- **課題の目的**
クリケットについての文章を、一字一句変えずに全文書き写してください。

- **ページ抜粋**
^^^^^^^^

イギリスを宗主国とする英連邦の国々のほとんどで最も盛んなスポーツと言えば、日本人にはあまりなじみはないですが、サッカーやラグビーを置いて、クリケットになるだろうと思います。筆者も留学でオーストラリアに行った1970代当時、野球に似ているようで似ていないクリケットにオーストラリア人が熱狂するのが初めはなじめませんでした。しかし20年以上住む中で、オーストラリア人の同僚らと仕事の後にパブなどでクリケットについて話しているうちにそれなりにその面白さを感じられるようになりました。

◆クリケット競技会の最高峰

豪州では現在、英国代表チームと豪州代表チームのクリケットの国際試合が行われています。クリケット競技会の最高峰の一つとされるテスト・マッチ・シリーズ、ジ・アッシュズ(The Ashes〈灰〉)です。1試合あたり1日6時間(途中にランチタイムとお茶休憩があり、ゆったりとした流れの中で行われます)を最長5日間かけて、更にそれが5試合にもわたります。

アッシュズは、100年以上続く伝統の英豪間の国際試合で、初戦が行われた1882年に英国が地元で敗れ、「英国クリケットの死、そして豪州にその灰が持っていかれた」との“死亡記事”が英国の新聞に載ったことに由来するそうです。過去69回の対戦結果は英豪ともに32勝、引き分け5回と互角で、豪州での今年の試合も大変な熱狂の中で行われていると思います。ここで改めて感じるのは、英国と豪州の歴史と人のつながりで築かれた絆の強さです。

^^^^^^^^

- **データ部分**
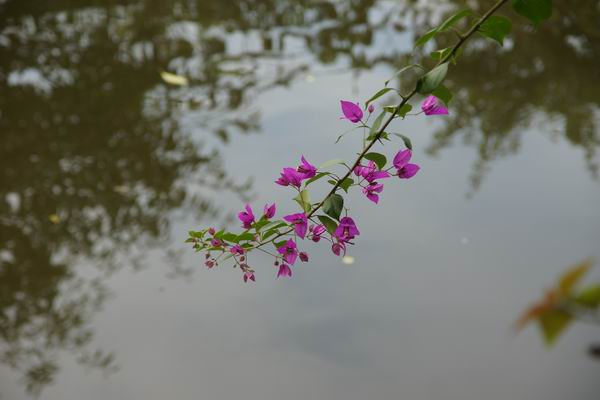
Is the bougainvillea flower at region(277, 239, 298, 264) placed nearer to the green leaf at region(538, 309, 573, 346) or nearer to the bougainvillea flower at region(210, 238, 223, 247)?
the bougainvillea flower at region(210, 238, 223, 247)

^^^^^^^^

- **この課題の出力**
イギリスを宗主国とする英連邦の国々のほとんどで最も盛んなスポーツと言えば、日本人にはあまりなじみはないですが、サッカーやラグビーを置いて、クリケットになるだろうと思います。筆者も留学でオーストラリアに行った1970代当時、野球に似ているようで似ていないクリケットにオーストラリア人が熱狂するのが初めはなじめませんでした。しかし20年以上住む中で、オーストラリア人の同僚らと仕事の後にパブなどでクリケットについて話しているうちにそれなりにその面白さを感じられるようになりました。

◆クリケット競技会の最高峰

豪州では現在、英国代表チームと豪州代表チームのクリケットの国際試合が行われています。クリケット競技会の最高峰の一つとされるテスト・マッチ・シリーズ、ジ・アッシュズ(The Ashes〈灰〉)です。1試合あたり1日6時間(途中にランチタイムとお茶休憩があり、ゆったりとした流れの中で行われます)を最長5日間かけて、更にそれが5試合にもわたります。

アッシュズは、100年以上続く伝統の英豪間の国際試合で、初戦が行われた1882年に英国が地元で敗れ、「英国クリケットの死、そして豪州にその灰が持っていかれた」との“死亡記事”が英国の新聞に載ったことに由来するそうです。過去69回の対戦結果は英豪ともに32勝、引き分け5回と互角で、豪州での今年の試合も大変な熱狂の中で行われていると思います。ここで改めて感じるのは、英国と豪州の歴史と人のつながりで築かれた絆の強さです。